** Task to carry out **
Return each entry word for word. Leave the images out.

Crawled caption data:
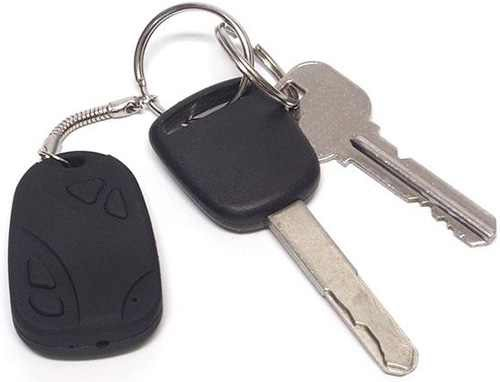 Make sure you always have your keys on you. Whether you have to clip them on your purse or keep them in a separate pocket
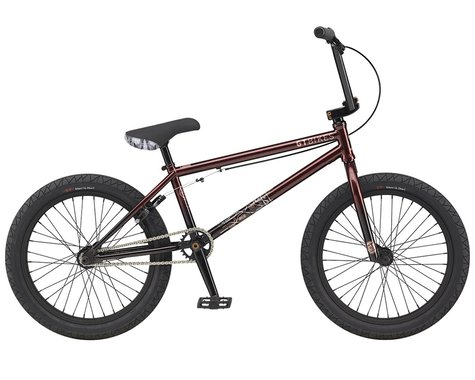 "GT 2021 BK Team Signature Freecoaster BMX Bike (Brian Kachinsky) (21"" Toptube)"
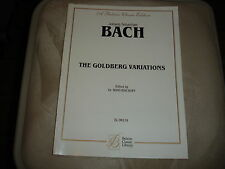 Johann Sebastian Bach A Belwin Classic Condition The Goldberg Variations Book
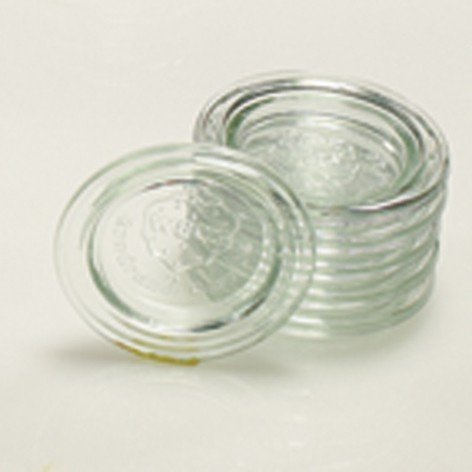 Preisvergleich Produktbild WECK Ersatz Glasdeckel Deckel 60MM F.SAFTFL. - 36 Stück (für RR 60)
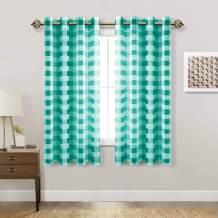 Hiasan Buffalo Plaid Sheer Curtains - Light Filtering Voile Checkered Curtains for Living Room and Bedroom, 52 X 63 Inches Long, Set of 2 Window Curtain Panels, Teal and White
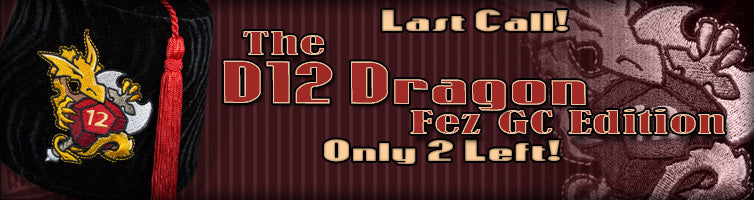 #121 The D12 Dragon ~ Gen Con Edition
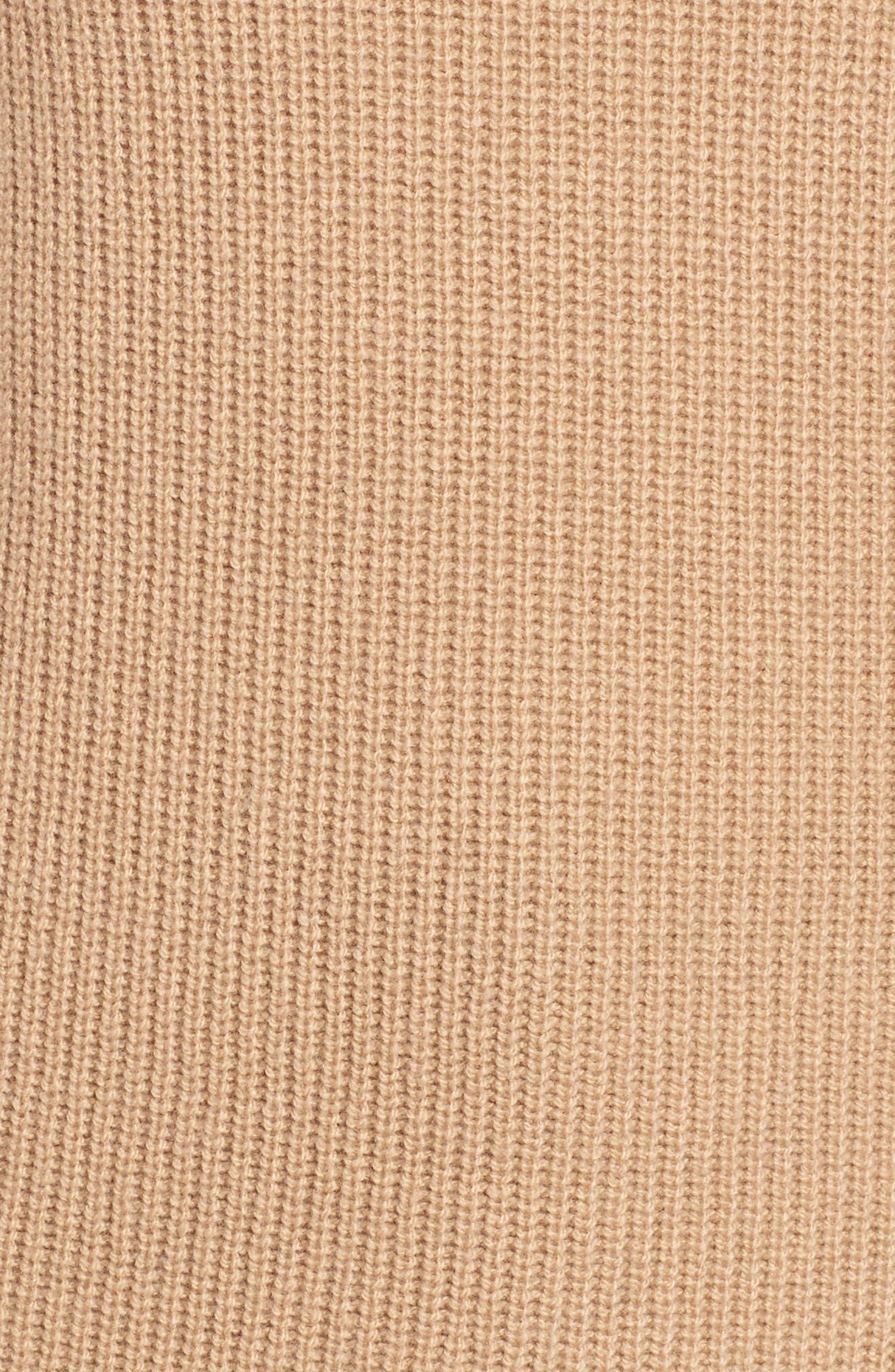 Filda Tie Side Sweater,                             Alternate thumbnail 5, color,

** Your solution **
 Make sure you always have your keys on you. Whether you have to clip them on your purse or keep them in a separate pocket
 "GT 2021 BK Team Signature Freecoaster BMX Bike (Brian Kachinsky) (21"" Toptube)"
 Johann Sebastian Bach A Belwin Classic Condition The Goldberg Variations Book
 Preisvergleich Produktbild WECK Ersatz Glasdeckel Deckel 60MM F.SAFTFL. - 36 Stück (für RR 60)
 Hiasan Buffalo Plaid Sheer Curtains - Light Filtering Voile Checkered Curtains for Living Room and Bedroom, 52 X 63 Inches Long, Set of 2 Window Curtain Panels, Teal and White
 #121 The D12 Dragon ~ Gen Con Edition
 Filda Tie Side Sweater,                             Alternate thumbnail 5, color,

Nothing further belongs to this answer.